Uma das vias que a equipa de Weinberg está actualmente a estudar, lê-se no site do seu laboratório, tem precisamente a ver com a "rede social" do cancro: os processos moleculares que permitem que as células cancerosas "recrutem" células dos tecidos normais vizinhos - obrigando-as, em particular, a emitir substâncias que promovem o crescimento vascular. O outro tema da sua investigação bem poderia chamar-se a última fronteira do cancro: os processos que levam à formação de metástases.
Invasão, colonização
A derradeira etapa da progressão do cancro - a formação de metástases em locais afastados do tumor primário e em tecidos diversos -permanece a mais misteriosa. O que não deixa de ser algo irónico, uma vez que as metástases são responsáveis por 90 por cento da mortalidade associada ao cancro.Weinberg distingue duas etapas neste processo: a invasão de um tecido por células cancerosas que conseguiram escapar do tumor inicial, atingir o fluxo sanguíneo e viajar pelo corpo fora; e a colonização dos tecidos atingidos, com formação de tumores em terrenos diferentes do inicial. Weinberg acredita estar-se à beira de perceber como se desenrola a primeira etapa, mas não tem certezas quanto à segunda. "Sabemos muitas coisas sobre a forma como as células cancerosas se deslocam do tumor primário para um local distante do corpo", explica ao P2, "mas ainda é pouco claro como fazem para sobreviver e proliferar num tecido distante."

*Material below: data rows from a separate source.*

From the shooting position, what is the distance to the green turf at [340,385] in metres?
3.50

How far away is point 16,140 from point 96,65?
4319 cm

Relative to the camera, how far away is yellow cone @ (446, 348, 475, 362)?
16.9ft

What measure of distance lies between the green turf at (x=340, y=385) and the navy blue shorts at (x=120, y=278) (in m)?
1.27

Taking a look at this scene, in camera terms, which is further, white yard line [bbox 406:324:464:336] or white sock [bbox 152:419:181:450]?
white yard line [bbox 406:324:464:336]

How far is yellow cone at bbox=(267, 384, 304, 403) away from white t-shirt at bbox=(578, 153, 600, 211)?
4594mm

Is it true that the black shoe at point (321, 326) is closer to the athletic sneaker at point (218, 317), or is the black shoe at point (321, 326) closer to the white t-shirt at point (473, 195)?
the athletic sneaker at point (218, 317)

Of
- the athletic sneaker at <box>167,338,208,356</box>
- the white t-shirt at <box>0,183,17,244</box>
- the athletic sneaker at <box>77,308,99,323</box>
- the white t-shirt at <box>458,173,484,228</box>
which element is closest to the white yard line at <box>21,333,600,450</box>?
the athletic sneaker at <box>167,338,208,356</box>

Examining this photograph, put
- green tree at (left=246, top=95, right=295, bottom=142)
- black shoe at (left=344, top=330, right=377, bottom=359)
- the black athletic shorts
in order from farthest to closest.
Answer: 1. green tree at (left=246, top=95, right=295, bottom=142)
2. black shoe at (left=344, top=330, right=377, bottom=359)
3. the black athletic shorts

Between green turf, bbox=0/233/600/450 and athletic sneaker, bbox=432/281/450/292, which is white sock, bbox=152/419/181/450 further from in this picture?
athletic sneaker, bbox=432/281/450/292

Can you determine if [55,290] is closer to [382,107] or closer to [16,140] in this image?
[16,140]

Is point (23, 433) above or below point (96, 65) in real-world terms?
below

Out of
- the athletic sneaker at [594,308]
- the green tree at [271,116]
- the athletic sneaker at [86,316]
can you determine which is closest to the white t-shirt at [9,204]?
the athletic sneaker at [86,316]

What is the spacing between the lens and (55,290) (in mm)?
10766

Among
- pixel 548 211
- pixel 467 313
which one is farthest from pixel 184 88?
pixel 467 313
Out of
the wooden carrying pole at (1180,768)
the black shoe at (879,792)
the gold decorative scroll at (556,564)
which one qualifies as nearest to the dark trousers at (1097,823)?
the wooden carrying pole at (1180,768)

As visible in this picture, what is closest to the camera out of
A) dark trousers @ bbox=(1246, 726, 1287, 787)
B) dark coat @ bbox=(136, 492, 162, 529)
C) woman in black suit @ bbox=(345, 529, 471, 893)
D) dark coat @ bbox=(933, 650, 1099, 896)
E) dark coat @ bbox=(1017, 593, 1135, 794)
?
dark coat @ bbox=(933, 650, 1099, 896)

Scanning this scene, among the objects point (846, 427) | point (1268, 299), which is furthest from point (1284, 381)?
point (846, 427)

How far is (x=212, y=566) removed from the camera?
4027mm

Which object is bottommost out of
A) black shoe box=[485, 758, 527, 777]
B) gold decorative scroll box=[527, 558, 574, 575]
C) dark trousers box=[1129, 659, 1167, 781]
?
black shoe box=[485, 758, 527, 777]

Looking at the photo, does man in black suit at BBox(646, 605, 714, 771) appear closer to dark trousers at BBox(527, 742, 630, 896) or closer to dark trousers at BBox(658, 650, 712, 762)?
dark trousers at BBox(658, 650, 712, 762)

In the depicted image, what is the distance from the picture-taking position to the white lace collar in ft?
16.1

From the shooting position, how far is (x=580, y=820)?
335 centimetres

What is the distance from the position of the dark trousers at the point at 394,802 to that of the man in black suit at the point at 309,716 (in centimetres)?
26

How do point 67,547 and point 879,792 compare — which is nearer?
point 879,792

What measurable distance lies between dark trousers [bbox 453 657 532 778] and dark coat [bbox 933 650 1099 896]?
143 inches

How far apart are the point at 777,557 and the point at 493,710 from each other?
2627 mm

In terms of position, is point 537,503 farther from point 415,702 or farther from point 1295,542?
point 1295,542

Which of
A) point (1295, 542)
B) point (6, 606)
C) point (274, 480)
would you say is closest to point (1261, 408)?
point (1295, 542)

Quanto a saber se vai ser possível um dia, tal como perguntava Kalluri em Lisboa, manter os tumores microscópicos no estado dormente, Weinberg responde que, embora isso possa vir a ser possível no futuro, ainda não se sabe como o conseguir.
"Trata-se de um grande e complexo desafio, uma vez que, ao que tudo indica, as células cancerosas dormentes não são mais vulneráveis do que as células normais do organismo. Por isso, parece pouco provável que num futuro próximo consigamos matar essas células dormentes sem, ao mesmo tempo, causar grandes estragos nos tecidos normais."